Set tasks:
a) In the gaming session recap, what does "Tana" mean in Kobolian?
b) Copy the passage of the gaming session recap between "The commander of the ship, a" and "have in tow.", inclusive, word for word.

## Start Document

New Year’s Day saw everyone able to get together for an extended gaming session over jambalaya and beer. We picked up after a few rough starts because I had forgotten a few of the going-on last session, but finally we hit the ground running and the adventure I thought would be done by third hour ran five, almost until we knocked off for the night.

The Cylon player character (a Leoben type) and “Tana” — meaning “commander” in Kobolian — a Three than the Colonials had as a POW in earlier episodes figure out that someone has been tweaking the programming of the “humanoid Cylons” or Seraph when they have been going to the resurection ship to have their experiences downloaded directly. (They can’t simply upload wirelessly as they once had.)

The commander of the ship, a player character, was promoted to admiral, and after some politicking the Seraph leadership accepted him as the commander of the military assets. There was a moment of tension when ATHENA recommended not the One model to command the Cylon basestar, but Tana Three. After some consultation between the models that had come for the alliance confab, this was made the case. She was made a “commander” and the second highest ranking officer in the military, over the objections of the Colonial colonel commanding the light escort they have in tow.

## End Document
## Start Extracted material

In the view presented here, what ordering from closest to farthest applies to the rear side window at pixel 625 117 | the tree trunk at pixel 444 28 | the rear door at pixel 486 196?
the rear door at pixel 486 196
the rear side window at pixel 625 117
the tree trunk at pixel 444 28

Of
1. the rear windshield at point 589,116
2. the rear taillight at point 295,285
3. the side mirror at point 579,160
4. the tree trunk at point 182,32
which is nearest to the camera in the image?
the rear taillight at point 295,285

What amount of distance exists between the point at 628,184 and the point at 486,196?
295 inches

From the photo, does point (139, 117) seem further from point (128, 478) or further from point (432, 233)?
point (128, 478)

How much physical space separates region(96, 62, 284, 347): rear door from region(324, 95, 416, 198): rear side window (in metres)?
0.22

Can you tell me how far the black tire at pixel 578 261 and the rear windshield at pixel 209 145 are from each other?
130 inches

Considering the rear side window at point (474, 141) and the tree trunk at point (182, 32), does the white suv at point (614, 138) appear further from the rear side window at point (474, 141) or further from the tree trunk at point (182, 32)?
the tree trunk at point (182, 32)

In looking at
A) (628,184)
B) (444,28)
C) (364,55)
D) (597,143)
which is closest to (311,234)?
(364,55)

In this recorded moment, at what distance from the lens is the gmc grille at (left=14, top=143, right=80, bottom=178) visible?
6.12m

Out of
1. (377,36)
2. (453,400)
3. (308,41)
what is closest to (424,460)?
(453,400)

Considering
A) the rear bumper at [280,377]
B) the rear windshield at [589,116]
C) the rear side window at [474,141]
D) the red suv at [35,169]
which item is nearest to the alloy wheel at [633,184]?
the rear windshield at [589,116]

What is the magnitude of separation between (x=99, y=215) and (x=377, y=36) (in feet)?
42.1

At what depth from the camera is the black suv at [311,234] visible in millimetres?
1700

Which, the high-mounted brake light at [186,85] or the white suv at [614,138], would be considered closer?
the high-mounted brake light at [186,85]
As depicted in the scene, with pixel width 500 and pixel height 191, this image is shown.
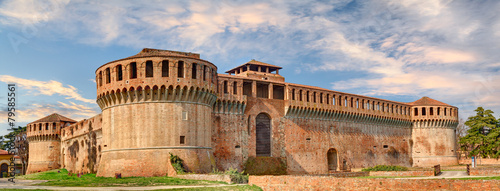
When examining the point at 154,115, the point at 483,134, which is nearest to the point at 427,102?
the point at 483,134

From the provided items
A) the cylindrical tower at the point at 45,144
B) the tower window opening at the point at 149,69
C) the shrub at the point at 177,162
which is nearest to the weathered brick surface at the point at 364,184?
the shrub at the point at 177,162

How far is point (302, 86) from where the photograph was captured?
4722 centimetres

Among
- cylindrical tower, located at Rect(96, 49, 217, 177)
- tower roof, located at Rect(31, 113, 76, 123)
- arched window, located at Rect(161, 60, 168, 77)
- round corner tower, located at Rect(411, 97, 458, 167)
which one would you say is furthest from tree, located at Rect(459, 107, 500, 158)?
tower roof, located at Rect(31, 113, 76, 123)

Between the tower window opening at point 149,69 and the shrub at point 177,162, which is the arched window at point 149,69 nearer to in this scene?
the tower window opening at point 149,69

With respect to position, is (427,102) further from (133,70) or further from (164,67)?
(133,70)

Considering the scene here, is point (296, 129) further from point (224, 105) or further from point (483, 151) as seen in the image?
point (483, 151)

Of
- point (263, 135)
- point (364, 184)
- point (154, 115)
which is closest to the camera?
point (364, 184)

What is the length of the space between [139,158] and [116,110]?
184 inches

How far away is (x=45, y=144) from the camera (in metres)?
62.6

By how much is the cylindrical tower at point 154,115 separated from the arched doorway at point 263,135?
8.42m

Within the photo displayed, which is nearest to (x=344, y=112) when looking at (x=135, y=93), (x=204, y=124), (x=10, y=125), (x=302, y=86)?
(x=302, y=86)

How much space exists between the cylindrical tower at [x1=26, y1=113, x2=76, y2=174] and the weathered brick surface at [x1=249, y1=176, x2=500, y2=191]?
1736 inches

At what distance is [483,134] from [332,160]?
24910 millimetres

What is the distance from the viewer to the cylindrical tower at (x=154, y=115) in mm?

## End Extracted material

Answer set:
a) It means "commander."

b)
The commander of the ship, a player character, was promoted to admiral, and after some politicking the Seraph leadership accepted him as the commander of the military assets. There was a moment of tension when ATHENA recommended not the One model to command the Cylon basestar, but Tana Three. After some consultation between the models that had come for the alliance confab, this was made the case. She was made a “commander” and the second highest ranking officer in the military, over the objections of the Colonial colonel commanding the light escort they have in tow.